Overworked Teachers

Three Humble Proposals for Overworked Teachers

A recent edition of Planet Money addressed a topic near and dear to the hearts of all teachers: the question of long working hours. In lots of fields, but maybe especially in teaching, we equate long working hours with “doing a good job.” But there are lots of reasons to question this idea. Steve Henn, a reporter on the show, explains with a story:

One of my favorite economists, Dan Ariely, tells this story about a locksmith. When the locksmith was new at his job, when he was an apprentice, he took a really long time to open a lock. And people saw him working away, struggling, really having a hard time. And often they'd end up giving him a tip. But then when locksmith got better at his job, when he got so good at his job he could open pretty much any lock in just a minute or two, then his customers started complaining. They were like, you want $200 for that? This took you, like, 30 seconds...

Maybe hard work is irrelevant. Maybe what should matter is what we create. Maybe companies should be measuring our output and not keeping track of our input. What would happen if you ran a company based on that idea? What would that look like?

The Scope of the Problem

Ask most teachers, and they will tell you: teaching requires long hours.

The BBC reports that in Britain, teachers work between 55.2-63.3 hours per week, a number that includes teaching time, in-school non-teaching work, and work that gets taken home. The Guardian more or less echoes this view, with teachers responding that they frequently work 8-10 hours a day, plus time during evenings and weekends. And the 2012 National Study on Balancing Work, Life and ­Caregiving in Canada: The Situation for Alberta Teachers makes the case that teachers in that province work an average of 60.8 hours per week, 10 hours more than the general population of professional workers.

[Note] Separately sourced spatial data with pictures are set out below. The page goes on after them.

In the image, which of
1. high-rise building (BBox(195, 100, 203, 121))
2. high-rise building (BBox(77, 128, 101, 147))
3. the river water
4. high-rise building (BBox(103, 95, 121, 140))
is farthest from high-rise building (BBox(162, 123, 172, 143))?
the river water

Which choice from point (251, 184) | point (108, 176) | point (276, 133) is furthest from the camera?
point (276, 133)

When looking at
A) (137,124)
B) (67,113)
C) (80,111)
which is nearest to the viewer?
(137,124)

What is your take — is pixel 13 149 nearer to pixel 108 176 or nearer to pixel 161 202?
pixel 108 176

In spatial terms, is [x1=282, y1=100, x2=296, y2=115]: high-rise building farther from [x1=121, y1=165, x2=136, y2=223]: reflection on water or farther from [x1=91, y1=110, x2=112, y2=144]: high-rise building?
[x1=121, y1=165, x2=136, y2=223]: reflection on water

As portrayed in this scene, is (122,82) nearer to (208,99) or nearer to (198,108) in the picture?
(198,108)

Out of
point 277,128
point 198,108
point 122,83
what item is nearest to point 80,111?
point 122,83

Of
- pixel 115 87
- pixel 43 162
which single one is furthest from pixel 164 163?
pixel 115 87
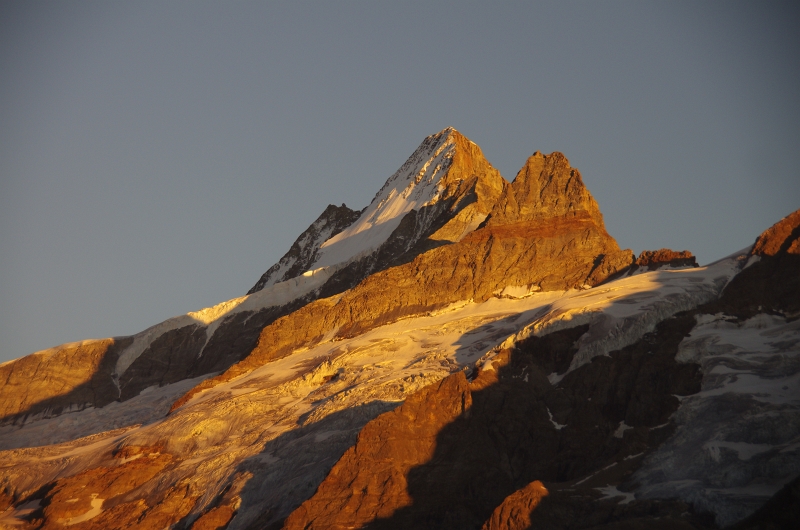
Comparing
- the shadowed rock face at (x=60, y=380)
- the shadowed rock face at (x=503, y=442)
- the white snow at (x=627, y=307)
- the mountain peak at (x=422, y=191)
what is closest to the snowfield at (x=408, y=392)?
the white snow at (x=627, y=307)

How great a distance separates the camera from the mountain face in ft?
205

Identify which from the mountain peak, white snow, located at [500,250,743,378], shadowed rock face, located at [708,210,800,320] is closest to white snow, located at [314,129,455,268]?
the mountain peak

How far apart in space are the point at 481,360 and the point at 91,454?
128ft

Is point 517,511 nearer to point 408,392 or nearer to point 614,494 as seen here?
point 614,494

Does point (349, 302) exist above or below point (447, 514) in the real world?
above

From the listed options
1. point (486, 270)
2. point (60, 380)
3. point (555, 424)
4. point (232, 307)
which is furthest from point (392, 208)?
point (555, 424)

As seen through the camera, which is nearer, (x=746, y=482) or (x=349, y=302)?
(x=746, y=482)

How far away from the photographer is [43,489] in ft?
325

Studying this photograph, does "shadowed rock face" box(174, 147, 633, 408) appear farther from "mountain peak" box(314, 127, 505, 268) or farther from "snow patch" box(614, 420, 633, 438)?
"snow patch" box(614, 420, 633, 438)

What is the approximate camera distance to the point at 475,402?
3127 inches

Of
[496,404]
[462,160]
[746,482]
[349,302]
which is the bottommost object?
[746,482]

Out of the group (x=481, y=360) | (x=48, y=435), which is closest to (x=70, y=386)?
(x=48, y=435)

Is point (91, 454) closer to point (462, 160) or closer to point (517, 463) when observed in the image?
point (517, 463)

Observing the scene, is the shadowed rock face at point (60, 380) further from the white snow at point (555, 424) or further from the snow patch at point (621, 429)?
the snow patch at point (621, 429)
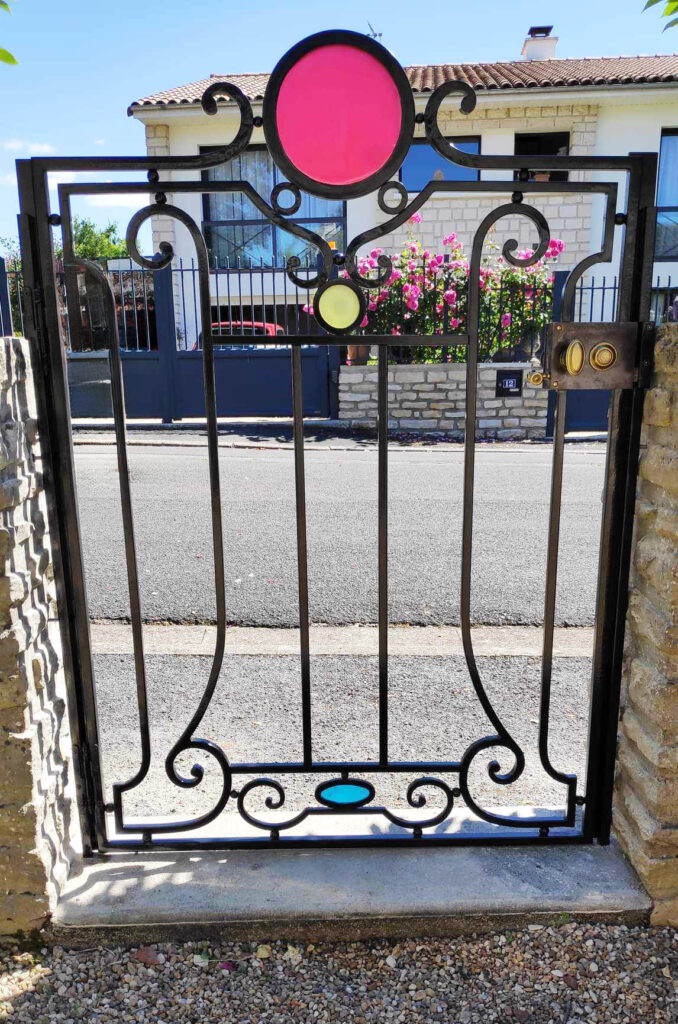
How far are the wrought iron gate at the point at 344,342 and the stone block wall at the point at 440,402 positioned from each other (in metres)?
8.36

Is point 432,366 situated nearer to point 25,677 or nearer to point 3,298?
point 3,298

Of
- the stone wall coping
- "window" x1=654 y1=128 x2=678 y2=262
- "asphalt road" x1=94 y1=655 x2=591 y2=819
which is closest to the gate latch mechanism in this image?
"asphalt road" x1=94 y1=655 x2=591 y2=819

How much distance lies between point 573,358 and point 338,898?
139cm

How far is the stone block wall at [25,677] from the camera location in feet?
5.31

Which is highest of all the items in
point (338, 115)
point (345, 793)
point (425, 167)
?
point (425, 167)

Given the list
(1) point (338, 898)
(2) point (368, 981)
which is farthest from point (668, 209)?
(2) point (368, 981)

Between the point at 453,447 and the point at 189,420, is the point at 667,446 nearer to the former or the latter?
the point at 453,447

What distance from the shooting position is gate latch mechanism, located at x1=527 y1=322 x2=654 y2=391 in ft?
5.70

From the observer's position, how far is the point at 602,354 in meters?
1.74

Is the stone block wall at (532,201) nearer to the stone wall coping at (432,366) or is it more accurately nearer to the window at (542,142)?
the window at (542,142)

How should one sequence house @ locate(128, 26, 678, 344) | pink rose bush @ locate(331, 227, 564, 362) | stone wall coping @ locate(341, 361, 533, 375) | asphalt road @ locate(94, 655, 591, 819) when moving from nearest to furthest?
asphalt road @ locate(94, 655, 591, 819) < pink rose bush @ locate(331, 227, 564, 362) < stone wall coping @ locate(341, 361, 533, 375) < house @ locate(128, 26, 678, 344)

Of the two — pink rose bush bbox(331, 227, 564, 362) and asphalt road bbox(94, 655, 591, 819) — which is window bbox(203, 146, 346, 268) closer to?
pink rose bush bbox(331, 227, 564, 362)

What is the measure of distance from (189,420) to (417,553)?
6.71 meters

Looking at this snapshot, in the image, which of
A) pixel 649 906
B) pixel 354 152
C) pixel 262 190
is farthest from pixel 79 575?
pixel 262 190
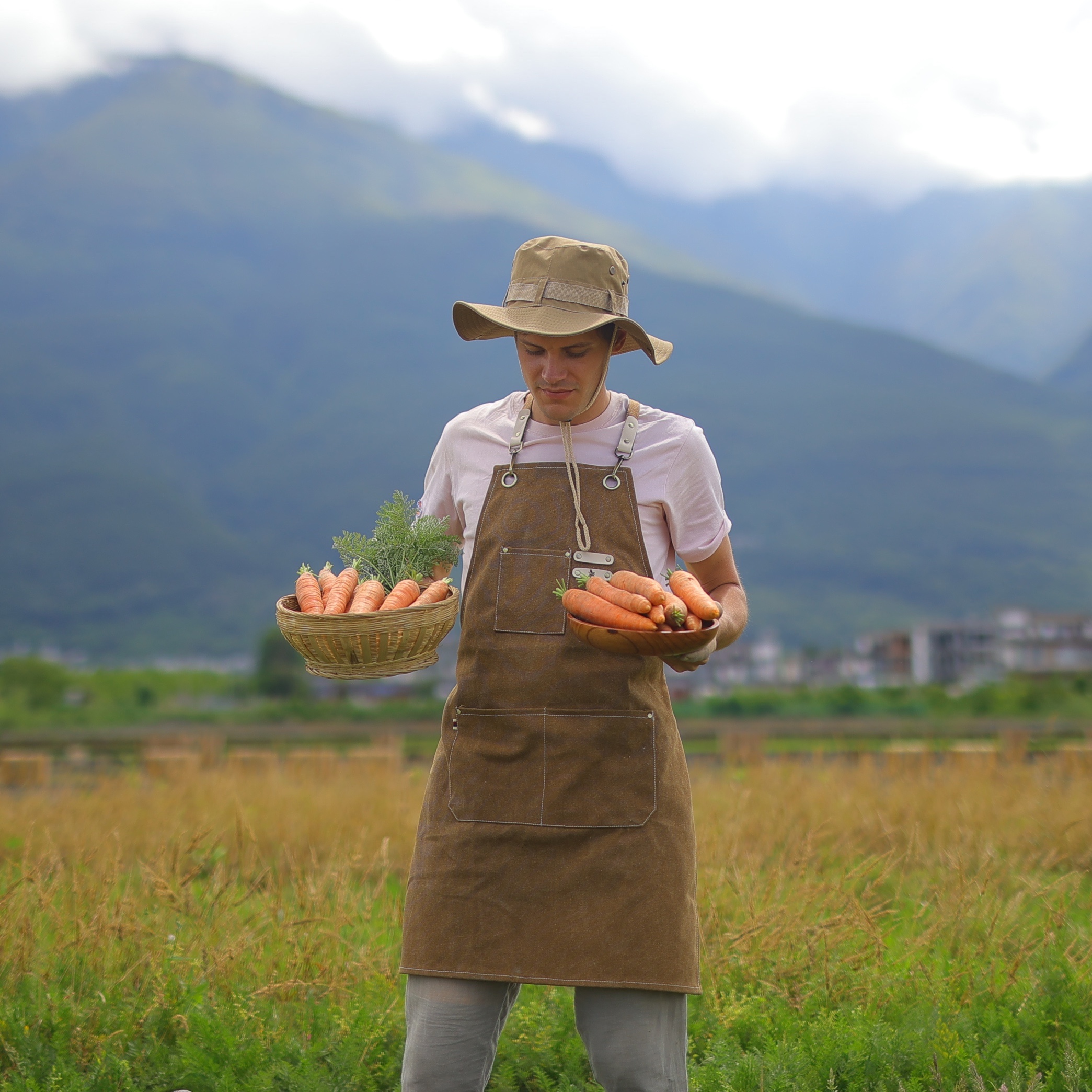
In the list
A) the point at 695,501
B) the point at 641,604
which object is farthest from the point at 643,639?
the point at 695,501

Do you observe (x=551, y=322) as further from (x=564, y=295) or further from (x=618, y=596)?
(x=618, y=596)

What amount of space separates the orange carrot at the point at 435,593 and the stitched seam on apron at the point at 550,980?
0.79m

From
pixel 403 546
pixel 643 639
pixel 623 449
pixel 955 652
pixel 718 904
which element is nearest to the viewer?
pixel 643 639

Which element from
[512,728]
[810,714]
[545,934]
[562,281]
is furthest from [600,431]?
[810,714]

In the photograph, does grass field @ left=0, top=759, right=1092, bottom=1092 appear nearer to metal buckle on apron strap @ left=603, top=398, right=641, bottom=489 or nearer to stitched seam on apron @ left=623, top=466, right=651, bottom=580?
stitched seam on apron @ left=623, top=466, right=651, bottom=580

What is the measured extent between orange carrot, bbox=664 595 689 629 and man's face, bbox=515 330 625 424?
0.53 meters

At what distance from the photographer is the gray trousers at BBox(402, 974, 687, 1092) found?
2.48 m

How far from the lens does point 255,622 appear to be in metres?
172

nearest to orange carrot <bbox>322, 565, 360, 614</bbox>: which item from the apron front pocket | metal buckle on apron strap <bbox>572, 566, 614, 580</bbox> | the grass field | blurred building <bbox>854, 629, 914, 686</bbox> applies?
the apron front pocket

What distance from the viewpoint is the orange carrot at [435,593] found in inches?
112

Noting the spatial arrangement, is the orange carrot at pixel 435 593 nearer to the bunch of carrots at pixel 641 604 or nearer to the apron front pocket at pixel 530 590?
the apron front pocket at pixel 530 590

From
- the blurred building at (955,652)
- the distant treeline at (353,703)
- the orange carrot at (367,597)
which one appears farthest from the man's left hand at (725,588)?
the blurred building at (955,652)

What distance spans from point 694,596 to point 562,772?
461 millimetres

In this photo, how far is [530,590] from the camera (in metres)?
2.70
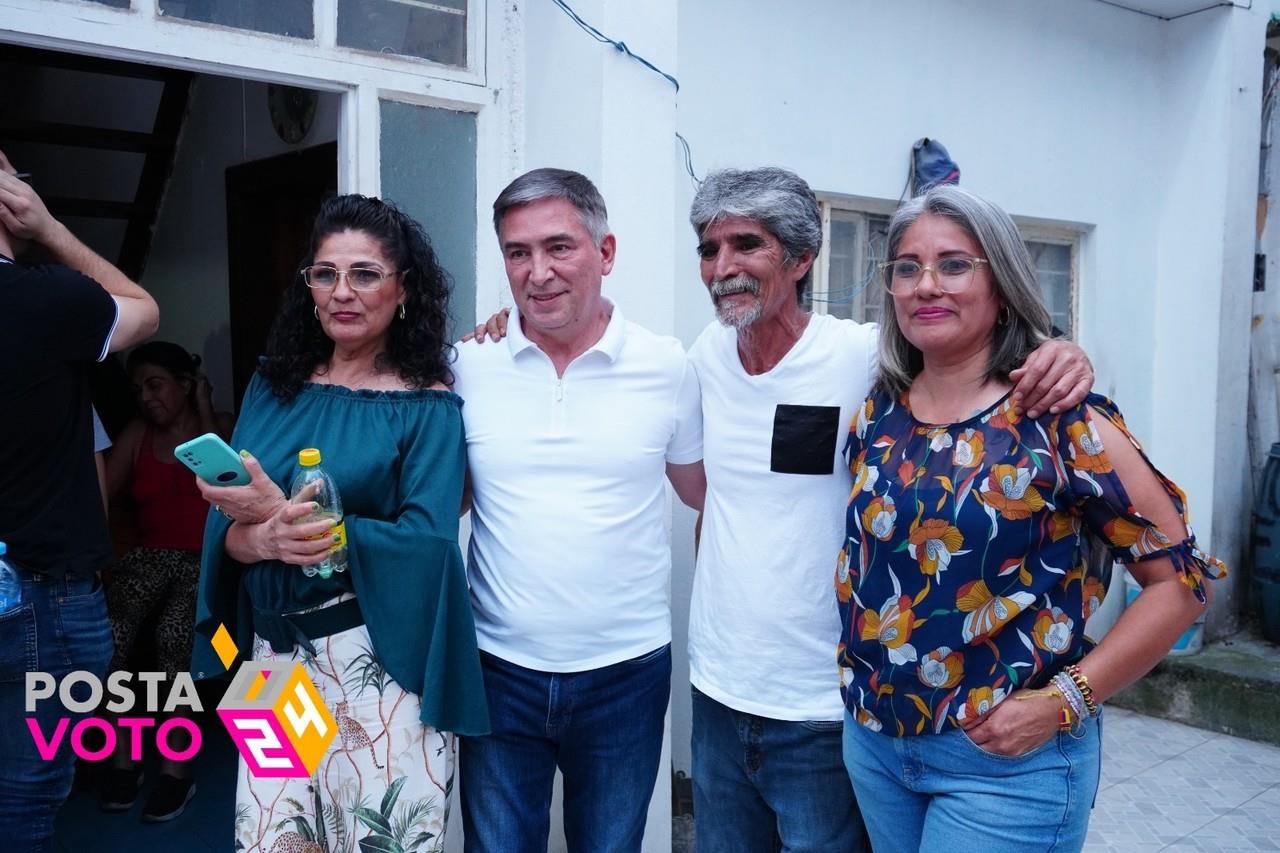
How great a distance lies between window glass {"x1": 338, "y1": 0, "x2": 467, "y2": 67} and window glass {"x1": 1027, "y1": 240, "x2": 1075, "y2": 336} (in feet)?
11.1

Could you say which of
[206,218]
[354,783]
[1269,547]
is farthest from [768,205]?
[1269,547]

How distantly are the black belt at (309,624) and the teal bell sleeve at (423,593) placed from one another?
1.6 inches

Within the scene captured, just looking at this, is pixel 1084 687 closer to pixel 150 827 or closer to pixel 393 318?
pixel 393 318

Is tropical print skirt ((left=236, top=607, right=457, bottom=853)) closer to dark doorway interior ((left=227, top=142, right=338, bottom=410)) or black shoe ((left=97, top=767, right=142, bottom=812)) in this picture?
black shoe ((left=97, top=767, right=142, bottom=812))

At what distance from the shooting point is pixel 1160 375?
5539mm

Any teacher has probably heard many a humble-brag along these lines. The comment, “I spent my entire weekend marking…!” serves at once as a complaint, a brag, and a reinforcement of the narrative: good teachers work long hours.

I can recall, early in my career, a senior leader of mine telling me that the only way to teach well is to “skip watching the late show”; if you had an evening to yourself, you couldn’t be a very effective teacher.


What’s to Be Done?

Planet Money offers an interesting, if cautionary, tale. They profile practices in the tech world where output can be measured, and tentatively conclude that the results of your work matter more than the time spent doing it. Sounds reasonable, but as I’ve argued before, in many fields - schooling one of them - it is hard to develop an easy measurable metric for the value of a teacher’s work.

That need not mean we abandon the notion of valuing teachers by their results entirely; there are lots of ways we can reward effectiveness and discourage merely “spending time.”


How? Three Humble Proposals:

  1. Let’s change the conversation in schools. Let’s reduce the number of times we praise faculty for merely being there, and find more and more interesting ways to reward the fruits of their labour.

  2. Speaking of which, let’s more towards a more evidence-based practice. We’re not going to be able to measure lots and lots of important aspects of a teacher’s day, but we can start looking for some. The challenge of measuring our effectiveness is central to any improvement regime we want to make. And data can come in lots of forms. Let’s think broadly about this important aspect of perpetual betterment.

  3. Let’s focus on what really matters. I’ve written before about the need for priorities in schooling. We too often think changing the carpet can achieve results. The problem: these less-than-effective-efforts all take time. Imagine we could simply stop doing some of the things that don’t matter much - how much time could we free up?

Teaching will always be a difficult job - what’s required is infinitely complex. But surely we can stop thinking that effective teachers are merely the ones who work longest, or who take home the biggest bags of marking.